Où serons-nous au prochain post ? Restez postés, je reviens avec mes refrains...

6 commentaires:

Marie Claude a dit…

Très intéressante cette visite chez la coiffeuse qui a du être si heureuse de te raconter son histoire.
Je sais que tu étais la bonne personne....
Comme tu l'écris si bien il y a des questions que nous nous posons et nous ne trouvons pas le déclic pour obtenir une réponse.
Je fais un peu de généalogie et j'ai entendu parler de la psycho-généalogie,des faits qui se seraient passés chez certains de nos ancêtres et que nous ressentons,un peu comme une transmission.Je ne peux pas dire que j'y crois ou pas,mais cela m'intrigue!!!
Incroyable pour toi cette appréhension pour les sapins!
Tout comme toi j'aimerais aller dans cette chapelle......
Danielle,comme j'aime tes billets toujours variés et si bien écrits.
Beau W.E à toi,si tu sors,couvre-toi bien,le froid polaire nous rend visite.
Gros bisous du soir.

Les Idées Heureuses a dit…

Belle histoire...tu devrais peut être couper les cheveux à quelqu'une...qui sait une distraction qui ouvre les vannes de sa propre histoire. Ces secrets d'enfance ou d'ado ou de femme, enfouis sous la peau épaissie du temps qui passe. Je me disais en te lisant:
"-un livre d'histoires avec des images de Danielle, ce serait sympa à lire, avec un va et vient, un retour en avant, un recul vers la journée de demain..."
Tu en penses quoi?
bises d'ici où il parait que la neige devrait montrer quelques flocons brillants...on attend!
mina de Sclos

Danielle a dit…

Chère Marie Claude Merci se ton passage toujours agréable et vivifiant, je ne connais rien à la psycho-généalogie, mais cette discipline doit forcément si elle ne doit pas répondre à toutes les questions, en poser des tonnes, passionnantes...

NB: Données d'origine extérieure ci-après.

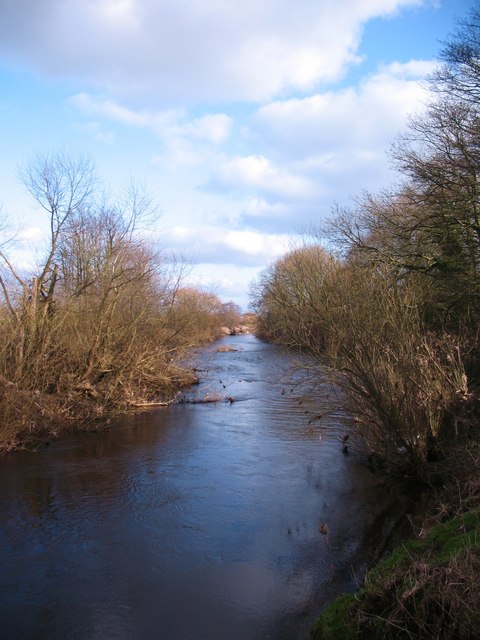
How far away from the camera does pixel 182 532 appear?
7.67m

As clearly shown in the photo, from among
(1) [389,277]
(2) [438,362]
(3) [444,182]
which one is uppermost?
(3) [444,182]


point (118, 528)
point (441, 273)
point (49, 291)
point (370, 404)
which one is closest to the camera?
point (118, 528)

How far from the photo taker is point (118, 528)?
7.84 metres

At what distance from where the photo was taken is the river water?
559 cm

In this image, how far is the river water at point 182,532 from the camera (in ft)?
18.3

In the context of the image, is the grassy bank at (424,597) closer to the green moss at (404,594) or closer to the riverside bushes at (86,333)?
the green moss at (404,594)

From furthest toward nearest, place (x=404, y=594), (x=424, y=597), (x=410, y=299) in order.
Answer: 1. (x=410, y=299)
2. (x=404, y=594)
3. (x=424, y=597)

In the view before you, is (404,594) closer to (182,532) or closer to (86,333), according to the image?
(182,532)

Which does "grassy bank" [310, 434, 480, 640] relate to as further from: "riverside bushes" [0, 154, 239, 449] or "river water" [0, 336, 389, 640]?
"riverside bushes" [0, 154, 239, 449]

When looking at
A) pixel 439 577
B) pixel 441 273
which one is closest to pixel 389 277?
pixel 441 273

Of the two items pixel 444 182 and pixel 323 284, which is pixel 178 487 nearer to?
pixel 323 284

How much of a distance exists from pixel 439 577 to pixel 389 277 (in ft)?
32.0

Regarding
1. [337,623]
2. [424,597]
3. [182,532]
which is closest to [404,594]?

Oui, oui, il fait froid, toi aussi profite du soleil et pas du froid...

Je t'embrasse fort.

Danielle a dit…

Martine, c'est incroyable comme ton commentaire me touche, il est d'une actualité inouïe pour moi, il est vrai que je me pose la question, depuis des années, à "ma" nécessité de raconter mes souvenirs d'enfance, j'ai déjà bien avancé sur des chapitres possibles, dans un format court, comme j'aime le faire...et sans chronologie... Tu as tout dit, je n'ose pas encore commencer...:-)

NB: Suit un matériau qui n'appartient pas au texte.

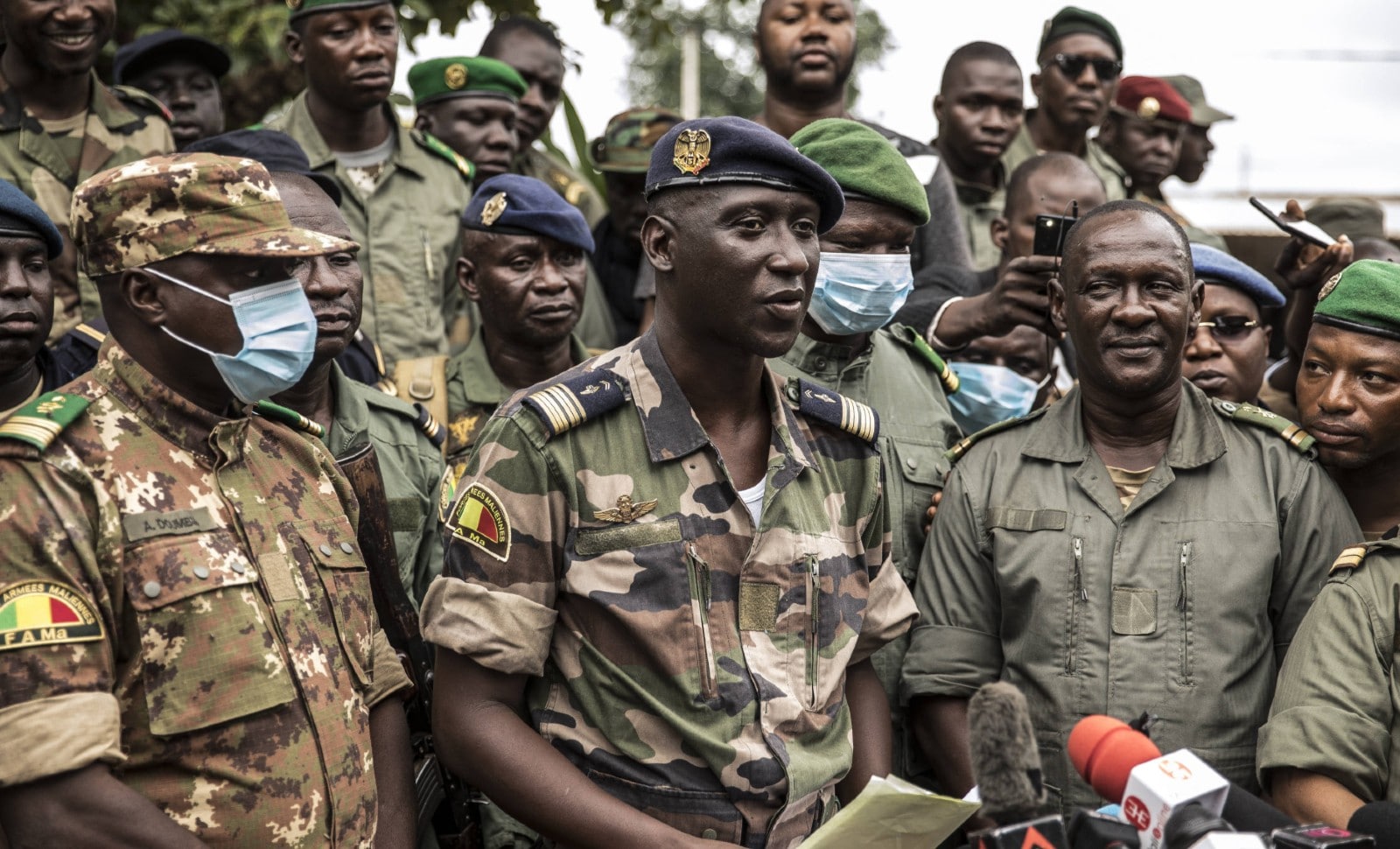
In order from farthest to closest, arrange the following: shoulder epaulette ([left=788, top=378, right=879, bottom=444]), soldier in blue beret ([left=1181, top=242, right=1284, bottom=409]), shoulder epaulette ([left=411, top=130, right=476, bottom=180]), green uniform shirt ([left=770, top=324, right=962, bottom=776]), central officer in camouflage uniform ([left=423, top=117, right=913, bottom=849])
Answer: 1. shoulder epaulette ([left=411, top=130, right=476, bottom=180])
2. soldier in blue beret ([left=1181, top=242, right=1284, bottom=409])
3. green uniform shirt ([left=770, top=324, right=962, bottom=776])
4. shoulder epaulette ([left=788, top=378, right=879, bottom=444])
5. central officer in camouflage uniform ([left=423, top=117, right=913, bottom=849])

J'en pense qu'il est temps que je m'y mette, même si je ne les mets pas sur mon blog... Je me questionne...

Comment as-tu deviné cette question qui me taraude...

Tu vas sans doute m'aider à me jeter la tête la première...est-ce bien cela dont tu parles ?

Merci Martine, ce que tu dis vient de compter pour moi :-)

Je t'embrasse fort.



Dominique a dit…

Si tu aimes raconter des histoires ou des choses plus personnelles ça serait un péché de ne pas le faire... Il y a une vingt-cinquaine d'années, toute ma famille fut très heureuse de la redécouverte du journal d'une arrière-grand-mère qu'aucun de nous n'avait connue... Raconter ses souvenirs c'est comme laisser dépasser un bout de ficelle d'une pelote, ça invite à le tirer pour savoir, pour connaître, pour comprendre, parfois... Au pire, ça peut n'intéresser personne à présent ou dans les années proches de notre disparition et revêtir un grand prix pour d'autres générations, après, plus tard...
A Lyon on nous prédit moins huit pour demain matin...

Danielle a dit…

Oui Dominique Merci, mais tu sais je n'ai aucune urgence... Je songe à m'y mettre :-))

Belle journée à toi, malgré le froid, grosses bises du matin.